(Document extract begins)
Bottom of page 8 - "the too young mother". I'm no expert at this but thinking "too young to be a mother" or "too young for a mother" sounds better.

I thought all the Voice Overs were a smart move. And I could appreciate the smart descriptions such as "a stark contrast to the stressful man he was in the operations room."

I'm thinking if Malea and Desta have an accent I would like to hear it (meaning you should show it, maybe).

That was excellent! I'm really thankful for this one.

Kirk White (Level 5)

this is great! superb opening! it actually kind of suprises me because I wasn't blown away by the logline, but this opening is excellent: great action, strong visuals, a solid lead character and enough intrique to make me want more. I definately hope this one gets to go the distance because I'm very interested in finding out more!

KP Mackie (Level 5)

WOW. Beginning to end, not a wasted word. Easy to read, easy to follow. Visually stimulating. Characters well-defined. The compelling details: a bell tied with yarn to the door, the revolver dropped in the bowl of flour, Desta stroking the baby and "trying to wish the man away." Terrific.
Not to be construed as criticism, but a translation of Guillermo's (and Mama's) Spanish might be helpful. Assume it would show up as subtitles; meanwhile, not everyone knows Spanish. The dialogue about a beer and a burrito is clever, in English as well as Spanish. Also, Guillermo saying "he doesn't know" when Jeremiah asks about the child is pertinent to the story.
A real pleasure to read these "first ten." Cannot wait to read the finished story.

Kyle Patrick Johnson (Level 5)

I don't care for the cutesy non-caps title.

As I always say, the first slugline or paragraph is not the right place to make a mistake. "INT.RESTAURANT". Needs a space after the period. Should be "INT. RESTAURANT".

You don't need to introduce Jeremiah as MAN for the first half of a page. What purpose does that serve? Just give us his name, and then tell us his face is hidden. Remember, we haven't met him yet, so we have no preconceived notions of who this MAN could be. He could have any name under the sun, we still wouldn't know. Calling him MAN first is a charade of suspense given to the reader that doesn't affect the viewer at all. Just give us the name.

Fascinating stuff. I definitely want to keep reading this script. You keep throwing fun curveballs, and you've got me engaged. Good luck to you.

Rating: Excellent.

Margaret Ricke (Level 5)

Riveting! A few suggestions - You don't need the "CUT TO:"s in this draft... Okay, one suggestion.

Your characters are beautifully written. The dialogue is natural and believable. Your ability to build tension and then surprise the reader is wonderful. Formatting is good. The story itself has my total attention and I want to read this through to the end, and then see it on an IMAX screen with a bucket of popcorn and a gallon of pop.

Excellent work.

Marnie Mitchell Lister (Level 5)

Best sign...I want to read more! This is a very good start. Nice tension set up right from the beginning. I was a little confused and had to read a couple parts twice, like when they were in the cooler. That scene could be a little clearer. Once I understood it I was really into it.
(Document extract ends)
Assignment 1 »
Copy the script reviews word for word, from "Riveting! A few" to "Lister (Level 5)".
Assignment 2 »
Extend the script reviews with new writing that picks up after their last sentence.
The lines that come after the script reviews have no role here.
(Supplied information begins)
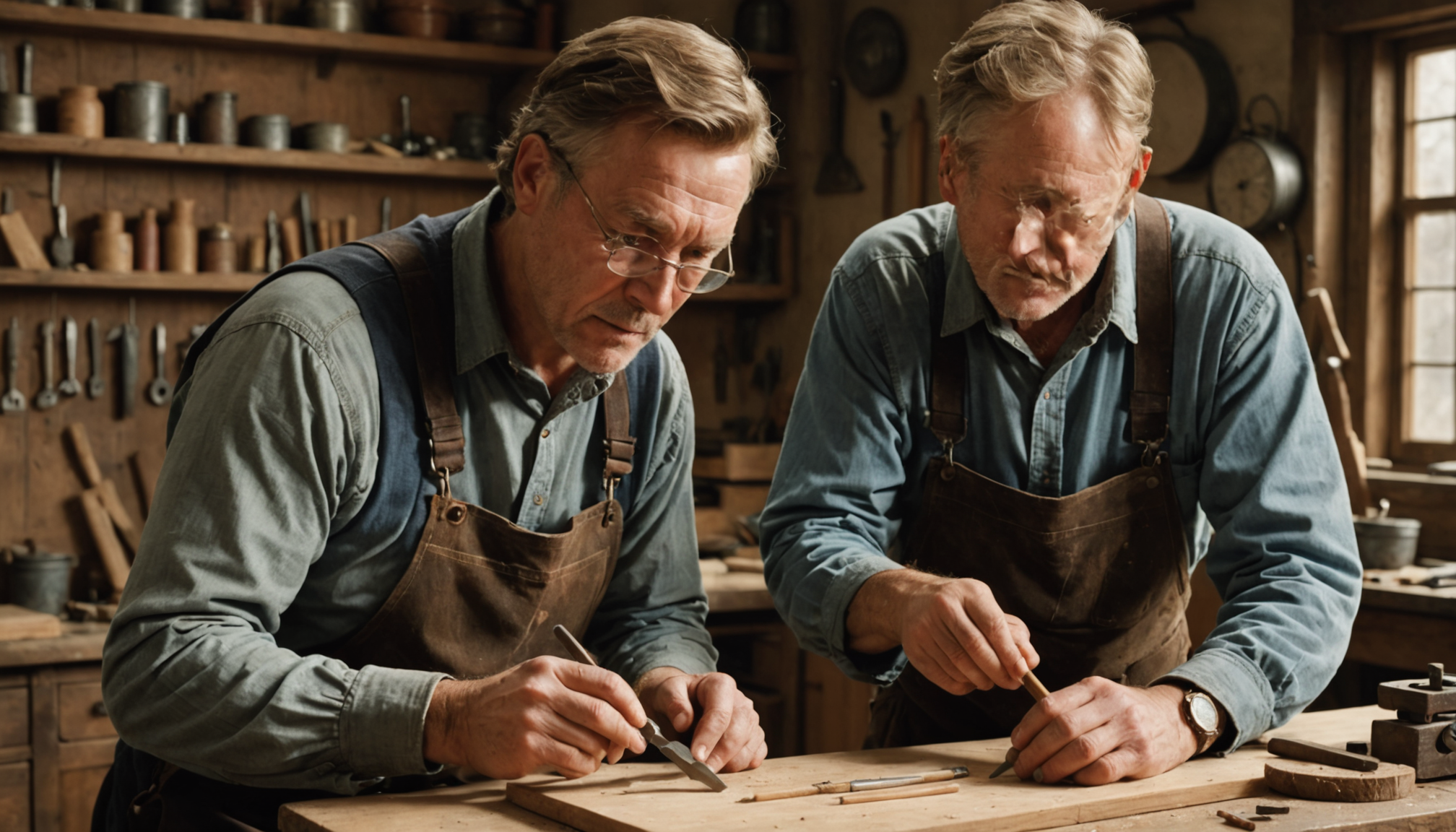 découvrez comment la transmission des savoir-faire de père en fils perpétue les traditions, valorise l'héritage familial et préserve des techniques uniques au fil des générations.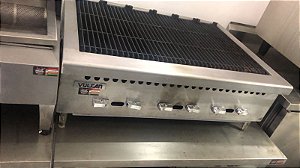 Chair broiler vulcan 90 cm semi novo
(Supplied information ends)
Response box 1 »
Riveting! A few suggestions - You don't need the "CUT TO:"s in this draft... Okay, one suggestion.

Your characters are beautifully written. The dialogue is natural and believable. Your ability to build tension and then surprise the reader is wonderful. Formatting is good. The story itself has my total attention and I want to read this through to the end, and then see it on an IMAX screen with a bucket of popcorn and a gallon of pop.

Excellent work.

Marnie Mitchell Lister (Level 5)

Response box 2 »
Very good job and I hope I get to read the rest. :)

Martin Jensen (Level 5)

Unnecessary words: "visibly shaken" (we're watching it, so we wouldn't know if he was shaken otherwise), "responds with broken English of his own", and generally appropriate verbs are better than adverbs for giving an image of an action (e.g.: "begins walking gingerly" could become "saunters").

The way you have written some action beats make them less exciting and tense than they could be. For example:

"Jeremiah's chair clatters backward as he launches to his feet and deftly grabs Guillermo by the wrist."
To keep the action clear and the audience focused on the important parts (i.e., where the characters are physically) I'd advise editing it to something like this:
"Jeremiah leaps to his feet, knocking his chair backwards. He grabs Guillermo by the wrist."

Things like these examples cropped up through the whole script, but it only needs another read-through to spot these moments and strengthen them.

Despite these, the scene in the kitchen was still quite tense, but overall it feels so far like a very clichéd thriller, especially the scenes in the CIA room. Play up the original aspects of your script - the alien elements - and give Jeremiah more of a personality, even when killing people.

Maurice Charlot (Level 3)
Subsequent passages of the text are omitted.